● What you need to do
The answer is to be an exact copy of the lines below running from the line with "Квартира ул. Зорге" down to the line with "Mardi Gras Yall shirt Backpack", both ends included, and nothing more.

● Scraped caption text data
________
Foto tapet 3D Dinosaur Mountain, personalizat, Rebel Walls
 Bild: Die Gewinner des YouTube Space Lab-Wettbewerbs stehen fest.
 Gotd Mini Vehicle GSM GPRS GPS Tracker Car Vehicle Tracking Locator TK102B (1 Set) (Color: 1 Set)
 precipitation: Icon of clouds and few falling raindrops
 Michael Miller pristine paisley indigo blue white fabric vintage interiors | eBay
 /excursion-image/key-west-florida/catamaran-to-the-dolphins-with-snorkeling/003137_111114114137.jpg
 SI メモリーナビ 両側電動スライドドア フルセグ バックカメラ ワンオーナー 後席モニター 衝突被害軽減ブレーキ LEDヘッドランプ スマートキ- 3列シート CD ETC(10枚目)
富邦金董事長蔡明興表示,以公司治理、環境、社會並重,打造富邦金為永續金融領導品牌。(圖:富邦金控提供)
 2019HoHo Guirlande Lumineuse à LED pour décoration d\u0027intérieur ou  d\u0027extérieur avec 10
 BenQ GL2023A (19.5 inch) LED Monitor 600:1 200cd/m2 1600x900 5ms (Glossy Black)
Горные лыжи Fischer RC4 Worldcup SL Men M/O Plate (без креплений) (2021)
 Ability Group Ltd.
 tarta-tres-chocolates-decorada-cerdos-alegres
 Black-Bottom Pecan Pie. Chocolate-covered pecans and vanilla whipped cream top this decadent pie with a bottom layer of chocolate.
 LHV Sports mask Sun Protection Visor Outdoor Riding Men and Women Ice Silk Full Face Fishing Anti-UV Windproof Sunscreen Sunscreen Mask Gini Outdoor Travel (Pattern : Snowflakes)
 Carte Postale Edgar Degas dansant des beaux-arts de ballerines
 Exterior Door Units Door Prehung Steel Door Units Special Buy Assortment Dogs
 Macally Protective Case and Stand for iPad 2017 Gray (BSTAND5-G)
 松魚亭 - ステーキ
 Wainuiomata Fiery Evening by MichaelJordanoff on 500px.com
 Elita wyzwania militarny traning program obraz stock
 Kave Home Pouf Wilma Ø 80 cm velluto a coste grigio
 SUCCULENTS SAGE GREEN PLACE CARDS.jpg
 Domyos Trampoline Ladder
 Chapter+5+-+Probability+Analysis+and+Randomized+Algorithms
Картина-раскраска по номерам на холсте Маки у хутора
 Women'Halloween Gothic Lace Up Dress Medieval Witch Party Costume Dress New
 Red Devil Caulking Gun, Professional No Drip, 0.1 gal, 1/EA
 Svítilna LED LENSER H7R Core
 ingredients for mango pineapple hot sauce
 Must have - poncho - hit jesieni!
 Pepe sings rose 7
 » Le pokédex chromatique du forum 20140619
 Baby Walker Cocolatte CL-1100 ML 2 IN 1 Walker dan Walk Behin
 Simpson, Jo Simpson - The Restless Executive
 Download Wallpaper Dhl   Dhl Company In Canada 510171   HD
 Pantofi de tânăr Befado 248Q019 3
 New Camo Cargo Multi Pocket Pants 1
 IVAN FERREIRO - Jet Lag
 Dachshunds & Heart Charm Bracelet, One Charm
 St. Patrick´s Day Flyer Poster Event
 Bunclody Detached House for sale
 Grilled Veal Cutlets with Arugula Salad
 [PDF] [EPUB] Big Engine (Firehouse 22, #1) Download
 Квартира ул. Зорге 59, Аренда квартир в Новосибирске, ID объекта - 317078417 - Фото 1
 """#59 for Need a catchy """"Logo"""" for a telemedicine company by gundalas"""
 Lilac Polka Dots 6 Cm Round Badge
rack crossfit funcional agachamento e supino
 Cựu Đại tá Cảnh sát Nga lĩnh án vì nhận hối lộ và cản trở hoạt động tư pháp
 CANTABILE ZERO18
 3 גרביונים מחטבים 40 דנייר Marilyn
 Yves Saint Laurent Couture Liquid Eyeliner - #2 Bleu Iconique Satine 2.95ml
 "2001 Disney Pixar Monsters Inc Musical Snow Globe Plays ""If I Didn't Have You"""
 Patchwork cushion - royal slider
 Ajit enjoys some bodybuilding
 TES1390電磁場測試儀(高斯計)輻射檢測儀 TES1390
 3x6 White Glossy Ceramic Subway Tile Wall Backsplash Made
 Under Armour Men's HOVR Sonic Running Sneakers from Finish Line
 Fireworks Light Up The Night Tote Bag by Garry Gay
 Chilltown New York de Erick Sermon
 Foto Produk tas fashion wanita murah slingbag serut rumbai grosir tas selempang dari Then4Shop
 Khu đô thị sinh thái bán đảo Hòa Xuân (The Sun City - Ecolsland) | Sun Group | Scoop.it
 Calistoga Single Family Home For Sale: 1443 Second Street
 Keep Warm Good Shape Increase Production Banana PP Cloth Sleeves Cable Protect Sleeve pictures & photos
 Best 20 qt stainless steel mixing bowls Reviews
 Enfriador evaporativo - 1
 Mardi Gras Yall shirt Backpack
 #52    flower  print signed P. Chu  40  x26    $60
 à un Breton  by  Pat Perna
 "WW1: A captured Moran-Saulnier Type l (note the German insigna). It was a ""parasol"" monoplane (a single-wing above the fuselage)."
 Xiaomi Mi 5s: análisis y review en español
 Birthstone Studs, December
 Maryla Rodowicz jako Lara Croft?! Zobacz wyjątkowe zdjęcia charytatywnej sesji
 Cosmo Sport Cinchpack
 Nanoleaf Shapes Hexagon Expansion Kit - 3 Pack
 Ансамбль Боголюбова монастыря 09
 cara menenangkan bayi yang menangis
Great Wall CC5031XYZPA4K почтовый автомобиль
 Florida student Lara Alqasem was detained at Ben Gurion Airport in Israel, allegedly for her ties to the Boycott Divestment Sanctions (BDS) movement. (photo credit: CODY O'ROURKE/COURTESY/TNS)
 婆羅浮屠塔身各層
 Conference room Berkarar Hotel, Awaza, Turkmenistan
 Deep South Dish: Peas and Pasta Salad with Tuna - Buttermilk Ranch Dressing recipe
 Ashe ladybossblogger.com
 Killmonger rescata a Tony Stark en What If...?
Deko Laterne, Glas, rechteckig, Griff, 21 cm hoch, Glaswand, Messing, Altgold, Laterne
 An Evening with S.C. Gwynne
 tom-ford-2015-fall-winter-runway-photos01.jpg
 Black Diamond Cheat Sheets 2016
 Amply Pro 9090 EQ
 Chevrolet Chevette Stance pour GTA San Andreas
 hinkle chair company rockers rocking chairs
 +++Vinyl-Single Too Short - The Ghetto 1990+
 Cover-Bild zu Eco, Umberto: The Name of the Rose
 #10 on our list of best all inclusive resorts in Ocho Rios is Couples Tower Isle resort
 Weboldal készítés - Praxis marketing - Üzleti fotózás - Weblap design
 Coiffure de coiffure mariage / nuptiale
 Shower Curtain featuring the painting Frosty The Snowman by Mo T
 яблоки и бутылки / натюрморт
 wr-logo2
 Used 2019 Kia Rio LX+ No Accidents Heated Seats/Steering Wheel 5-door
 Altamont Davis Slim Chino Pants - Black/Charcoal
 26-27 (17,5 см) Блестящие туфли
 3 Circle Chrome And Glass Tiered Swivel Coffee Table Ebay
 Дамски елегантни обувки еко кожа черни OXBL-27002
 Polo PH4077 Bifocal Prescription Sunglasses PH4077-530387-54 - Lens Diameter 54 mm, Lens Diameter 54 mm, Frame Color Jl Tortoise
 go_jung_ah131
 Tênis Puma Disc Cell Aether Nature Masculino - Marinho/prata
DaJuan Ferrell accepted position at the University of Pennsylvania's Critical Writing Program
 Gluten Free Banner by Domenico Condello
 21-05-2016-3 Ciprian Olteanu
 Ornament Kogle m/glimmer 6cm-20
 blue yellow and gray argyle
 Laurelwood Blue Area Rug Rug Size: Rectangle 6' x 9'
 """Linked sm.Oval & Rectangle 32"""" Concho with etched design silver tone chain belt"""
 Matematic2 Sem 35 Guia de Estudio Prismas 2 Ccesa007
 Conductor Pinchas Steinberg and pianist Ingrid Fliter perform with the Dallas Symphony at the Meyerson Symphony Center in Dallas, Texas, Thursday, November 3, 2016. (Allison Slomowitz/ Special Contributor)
________
● Result of this exercise
 Квартира ул. Зорге 59, Аренда квартир в Новосибирске, ID объекта - 317078417 - Фото 1
 """#59 for Need a catchy """"Logo"""" for a telemedicine company by gundalas"""
 Lilac Polka Dots 6 Cm Round Badge
rack crossfit funcional agachamento e supino
 Cựu Đại tá Cảnh sát Nga lĩnh án vì nhận hối lộ và cản trở hoạt động tư pháp
 CANTABILE ZERO18
 3 גרביונים מחטבים 40 דנייר Marilyn
 Yves Saint Laurent Couture Liquid Eyeliner - #2 Bleu Iconique Satine 2.95ml
 "2001 Disney Pixar Monsters Inc Musical Snow Globe Plays ""If I Didn't Have You"""
 Patchwork cushion - royal slider
 Ajit enjoys some bodybuilding
 TES1390電磁場測試儀(高斯計)輻射檢測儀 TES1390
 3x6 White Glossy Ceramic Subway Tile Wall Backsplash Made
 Under Armour Men's HOVR Sonic Running Sneakers from Finish Line
 Fireworks Light Up The Night Tote Bag by Garry Gay
 Chilltown New York de Erick Sermon
 Foto Produk tas fashion wanita murah slingbag serut rumbai grosir tas selempang dari Then4Shop
 Khu đô thị sinh thái bán đảo Hòa Xuân (The Sun City - Ecolsland) | Sun Group | Scoop.it
 Calistoga Single Family Home For Sale: 1443 Second Street
 Keep Warm Good Shape Increase Production Banana PP Cloth Sleeves Cable Protect Sleeve pictures & photos
 Best 20 qt stainless steel mixing bowls Reviews
 Enfriador evaporativo - 1
 Mardi Gras Yall shirt Backpack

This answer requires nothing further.